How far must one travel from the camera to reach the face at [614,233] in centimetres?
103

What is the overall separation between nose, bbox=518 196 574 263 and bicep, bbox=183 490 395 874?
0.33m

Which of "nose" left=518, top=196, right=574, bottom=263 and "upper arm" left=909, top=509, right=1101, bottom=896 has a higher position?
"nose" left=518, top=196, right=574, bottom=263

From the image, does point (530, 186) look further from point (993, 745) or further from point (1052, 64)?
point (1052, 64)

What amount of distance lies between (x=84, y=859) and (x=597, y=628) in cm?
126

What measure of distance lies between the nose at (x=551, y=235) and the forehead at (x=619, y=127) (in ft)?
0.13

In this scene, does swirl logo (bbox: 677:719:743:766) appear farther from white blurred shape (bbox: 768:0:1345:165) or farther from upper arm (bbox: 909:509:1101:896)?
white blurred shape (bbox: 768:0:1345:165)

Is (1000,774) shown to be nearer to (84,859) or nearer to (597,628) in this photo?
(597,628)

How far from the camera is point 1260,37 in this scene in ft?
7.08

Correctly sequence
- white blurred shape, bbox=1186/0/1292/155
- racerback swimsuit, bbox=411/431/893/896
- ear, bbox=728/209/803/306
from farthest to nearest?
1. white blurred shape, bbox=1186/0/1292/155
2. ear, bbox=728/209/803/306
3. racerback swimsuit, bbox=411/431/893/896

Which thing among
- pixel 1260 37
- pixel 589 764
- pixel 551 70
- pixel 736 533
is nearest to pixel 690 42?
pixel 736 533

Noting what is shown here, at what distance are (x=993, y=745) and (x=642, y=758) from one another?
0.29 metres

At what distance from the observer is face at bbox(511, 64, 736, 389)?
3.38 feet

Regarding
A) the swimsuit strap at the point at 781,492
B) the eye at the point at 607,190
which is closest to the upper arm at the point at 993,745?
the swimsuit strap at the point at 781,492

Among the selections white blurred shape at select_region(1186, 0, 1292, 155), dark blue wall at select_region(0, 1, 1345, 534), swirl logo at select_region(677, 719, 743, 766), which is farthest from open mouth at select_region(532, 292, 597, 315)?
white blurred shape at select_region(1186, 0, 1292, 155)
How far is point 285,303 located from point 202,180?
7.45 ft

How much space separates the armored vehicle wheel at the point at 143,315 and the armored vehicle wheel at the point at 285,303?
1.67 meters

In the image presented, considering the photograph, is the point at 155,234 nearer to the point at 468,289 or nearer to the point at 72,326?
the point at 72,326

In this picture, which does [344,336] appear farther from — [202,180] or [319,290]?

+ + + +

> Task to complete:
Transcribe all of the records above word for word, with no changes.

> Response to this exercise:
How far must one travel from the camera to reach the face at [614,233] in centimetres?
103

What is the overall separation between nose, bbox=518 196 574 263 and bicep, bbox=183 490 395 874?
0.33m

Which of "nose" left=518, top=196, right=574, bottom=263 and "upper arm" left=909, top=509, right=1101, bottom=896 has a higher position?
"nose" left=518, top=196, right=574, bottom=263

From the image, does point (530, 186) look further from point (993, 745) or further from point (1052, 64)?
point (1052, 64)

What amount of distance lies between (x=84, y=859) and (x=597, y=628) in cm?
126

What measure of distance lies between the nose at (x=551, y=235) and the forehead at (x=619, y=127) (in ft)?
0.13

In this scene, does swirl logo (bbox: 677:719:743:766) appear farther from white blurred shape (bbox: 768:0:1345:165) or farther from upper arm (bbox: 909:509:1101:896)?
white blurred shape (bbox: 768:0:1345:165)

Is (1000,774) shown to be nearer to (84,859) or nearer to (597,628) in this photo?
(597,628)

How far from the camera is point 1260,37 in this scene in ft?
7.08

Correctly sequence
- white blurred shape, bbox=1186/0/1292/155
- racerback swimsuit, bbox=411/431/893/896
- ear, bbox=728/209/803/306
from farthest to nearest?
1. white blurred shape, bbox=1186/0/1292/155
2. ear, bbox=728/209/803/306
3. racerback swimsuit, bbox=411/431/893/896

Which thing among
- pixel 1260 37
- pixel 589 764
- pixel 551 70
- pixel 736 533
is nearest to pixel 690 42?
pixel 736 533

Noting what is shown here, at what distance are (x=993, y=745) and (x=642, y=758) from one another?
0.29 metres

At what distance from the observer is face at bbox(511, 64, 736, 389)?
3.38 feet

Regarding
A) the swimsuit strap at the point at 781,492
B) the eye at the point at 607,190
which is closest to the upper arm at the point at 993,745?
the swimsuit strap at the point at 781,492

Among the selections white blurred shape at select_region(1186, 0, 1292, 155), dark blue wall at select_region(0, 1, 1345, 534), swirl logo at select_region(677, 719, 743, 766), which is farthest from open mouth at select_region(532, 292, 597, 315)?
white blurred shape at select_region(1186, 0, 1292, 155)
How far is point 285,303 located from point 202,180?
7.45 ft

How much space separates the armored vehicle wheel at the point at 143,315 and the armored vehicle wheel at the point at 285,303?
1.67 meters

In the image presented, considering the photograph, is the point at 155,234 nearer to the point at 468,289 or nearer to the point at 72,326?
the point at 72,326

In this picture, which does [344,336] appear farther from — [202,180] or [319,290]?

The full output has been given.